Saffronising education: Harsh Vardhan's sex education ban to Batra's books
In the past, the BJP accused school books being driven by 'Marxists'. With the NDA back in power, the Sangh Parivar is reported to have already set up a body to push the saffron agenda.
India appears to be witnessing a renewed battle to win the minds of the next generation of students. From Health Minister Harshvardhan's reservations about sex education to Dinanath Batra's books being introduced as supplementary texts in Gujarat; from efforts by Sangh Parivar to 'correct' the study of the past to intensifying polarization among academics, the politics of pedagogy is back.
In the past, the BJP accused school books being driven by 'Marxists'. When Murli Manohar Joshi became the HRD minister, a key critique of the left and liberal intelligentsia was that NDA was 'saffronising education'.
These groups subsequently lobbied with the UPA regime to revise the curriculum.
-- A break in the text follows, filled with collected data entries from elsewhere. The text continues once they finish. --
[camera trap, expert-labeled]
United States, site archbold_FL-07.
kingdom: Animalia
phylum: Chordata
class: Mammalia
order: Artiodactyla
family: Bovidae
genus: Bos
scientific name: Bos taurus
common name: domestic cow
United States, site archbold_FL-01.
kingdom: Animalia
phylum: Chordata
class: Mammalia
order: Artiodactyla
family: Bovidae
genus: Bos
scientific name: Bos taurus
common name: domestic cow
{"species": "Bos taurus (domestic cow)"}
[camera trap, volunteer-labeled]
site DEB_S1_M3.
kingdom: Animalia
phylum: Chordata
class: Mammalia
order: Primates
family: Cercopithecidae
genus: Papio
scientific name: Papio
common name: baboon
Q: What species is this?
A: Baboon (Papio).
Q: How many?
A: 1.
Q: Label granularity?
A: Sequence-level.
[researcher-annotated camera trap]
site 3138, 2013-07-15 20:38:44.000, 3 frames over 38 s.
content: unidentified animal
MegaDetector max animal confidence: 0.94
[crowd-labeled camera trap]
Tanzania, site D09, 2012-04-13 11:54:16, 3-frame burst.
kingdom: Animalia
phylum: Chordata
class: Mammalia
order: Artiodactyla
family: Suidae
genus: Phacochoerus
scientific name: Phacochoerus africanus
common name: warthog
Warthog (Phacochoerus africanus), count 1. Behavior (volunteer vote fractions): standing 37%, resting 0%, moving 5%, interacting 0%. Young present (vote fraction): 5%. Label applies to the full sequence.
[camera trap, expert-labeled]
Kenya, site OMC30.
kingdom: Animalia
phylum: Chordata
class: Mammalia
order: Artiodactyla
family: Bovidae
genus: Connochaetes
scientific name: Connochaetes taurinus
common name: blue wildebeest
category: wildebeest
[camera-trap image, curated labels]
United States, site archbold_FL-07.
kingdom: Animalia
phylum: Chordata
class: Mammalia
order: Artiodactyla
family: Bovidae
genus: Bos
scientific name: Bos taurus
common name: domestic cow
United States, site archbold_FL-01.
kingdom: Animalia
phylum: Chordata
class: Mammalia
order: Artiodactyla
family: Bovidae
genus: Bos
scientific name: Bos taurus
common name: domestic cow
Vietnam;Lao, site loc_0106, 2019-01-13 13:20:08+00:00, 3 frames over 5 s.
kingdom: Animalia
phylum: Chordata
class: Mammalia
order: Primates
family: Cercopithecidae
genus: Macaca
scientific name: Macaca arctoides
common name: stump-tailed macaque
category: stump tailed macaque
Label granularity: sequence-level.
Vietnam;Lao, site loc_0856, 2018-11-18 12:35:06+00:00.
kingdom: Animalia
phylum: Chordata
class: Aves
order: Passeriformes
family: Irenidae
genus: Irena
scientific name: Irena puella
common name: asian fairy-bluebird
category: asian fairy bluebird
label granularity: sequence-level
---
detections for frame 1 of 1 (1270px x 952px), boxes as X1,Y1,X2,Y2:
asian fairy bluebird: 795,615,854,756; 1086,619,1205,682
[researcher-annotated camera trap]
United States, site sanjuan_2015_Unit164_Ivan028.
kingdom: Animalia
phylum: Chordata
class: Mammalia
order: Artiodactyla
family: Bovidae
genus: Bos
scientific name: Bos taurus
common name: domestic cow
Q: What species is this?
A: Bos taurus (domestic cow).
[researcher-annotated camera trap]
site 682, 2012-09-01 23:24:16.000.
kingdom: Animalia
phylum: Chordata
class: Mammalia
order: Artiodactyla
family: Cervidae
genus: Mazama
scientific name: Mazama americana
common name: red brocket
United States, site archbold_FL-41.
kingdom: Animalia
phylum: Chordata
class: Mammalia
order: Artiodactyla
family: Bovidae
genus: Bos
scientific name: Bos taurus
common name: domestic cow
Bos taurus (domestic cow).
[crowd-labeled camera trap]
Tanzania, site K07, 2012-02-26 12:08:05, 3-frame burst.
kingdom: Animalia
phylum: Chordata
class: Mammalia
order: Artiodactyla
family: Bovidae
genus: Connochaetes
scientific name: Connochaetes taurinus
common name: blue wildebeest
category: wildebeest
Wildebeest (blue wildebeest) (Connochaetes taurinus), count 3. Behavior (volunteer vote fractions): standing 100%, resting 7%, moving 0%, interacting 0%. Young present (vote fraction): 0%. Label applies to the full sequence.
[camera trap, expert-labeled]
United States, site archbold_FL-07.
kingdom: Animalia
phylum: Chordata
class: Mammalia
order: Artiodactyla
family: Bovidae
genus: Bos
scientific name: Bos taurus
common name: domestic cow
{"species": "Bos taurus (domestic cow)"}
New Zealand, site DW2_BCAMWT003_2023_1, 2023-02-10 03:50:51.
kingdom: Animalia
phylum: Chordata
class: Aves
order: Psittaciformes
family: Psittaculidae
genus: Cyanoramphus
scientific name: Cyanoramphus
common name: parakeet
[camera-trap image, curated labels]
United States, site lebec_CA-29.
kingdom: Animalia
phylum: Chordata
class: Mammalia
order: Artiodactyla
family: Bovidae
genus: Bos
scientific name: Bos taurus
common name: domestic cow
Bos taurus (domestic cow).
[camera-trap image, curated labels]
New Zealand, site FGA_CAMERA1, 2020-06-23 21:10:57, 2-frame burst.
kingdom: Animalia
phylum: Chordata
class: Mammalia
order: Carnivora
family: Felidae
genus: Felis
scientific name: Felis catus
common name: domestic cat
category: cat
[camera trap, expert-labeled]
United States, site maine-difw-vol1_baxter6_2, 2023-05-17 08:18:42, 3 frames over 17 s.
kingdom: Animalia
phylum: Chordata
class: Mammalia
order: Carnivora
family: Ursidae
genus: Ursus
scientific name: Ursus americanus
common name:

Many considered this a fair and rigorous process but it came under attack by the right-wing. Subsequently, Dalit groups objected to a cartoon depicting B R Ambedkar in the new books, which led to the government apologizing. With the NDA back in power, the Sangh Parivar is reported to have already set up a body to push the saffron agenda.
Why are textbooks such sites of confrontation?
Aniket Alam, a left-leaning historian who is now executive editor of Economic and Political Weekly, told HT that this is not unique to India. "In US, there is a debate on whether to highlight creationism or evolution theories about the origins of life. In UK, there is a debate on how to look back at the colonial era."
He added that what may be distinct in India is that many cultural battles are still being fought. "In US, no serious scholar will say racism or slavery is good. But in India, you still have people claiming caste is good."
Rajiv Malhotra, a US-based author with strong sympathies for the Hindutva agenda, says it is only right that there is contestation because history-writing has always 'been controlled by those in power'. "Even when the facts cited are valid, there is subjective choice in selecting what gets included, the priorities assigned, and the interpretive lens that is used." This was rampant, he alleges, 'in the secular era of power…as part of political manipulation of votebanks'.
But Alam points to the remarkable diversity in curriculum in India – there are NCERT Books used in central and CBSE schools, a fraction of which is written by Marxists; there are ICSE schools; and then there are the majority of schools following curriculum of different state boards.
"In the new NCERT books, in Class 6, my daughter was introduced to caste through a letter written by a man to Ambedkar narrating a personal experience of discrimination. What is Marxist about it? It is very creative."
The real issue is academic merit. Alam agrees that textbooks need to be periodically reviewed by experts and the issue is not about 'left or right narratives', but 'battling irrationality'.
Malhotra too accepts that any revisions must be 'subject to due diligence in public forums and debates among experts, in order to filter out any chauvinistic claims'. He adds that a 'larger diversity of perspectives can be included rather than just one absolute view'.
Ultimately, the battle obscures the fact that the books need to be a product of collaboration between 'experts in the subject and experts in children's pedagogy'. It ought to open up children's minds, make them inquisitive, show them ways to look at the world, and ask critical questions. Unfortunately, political parties see education merely as a tool to make people more amenable to their worldview.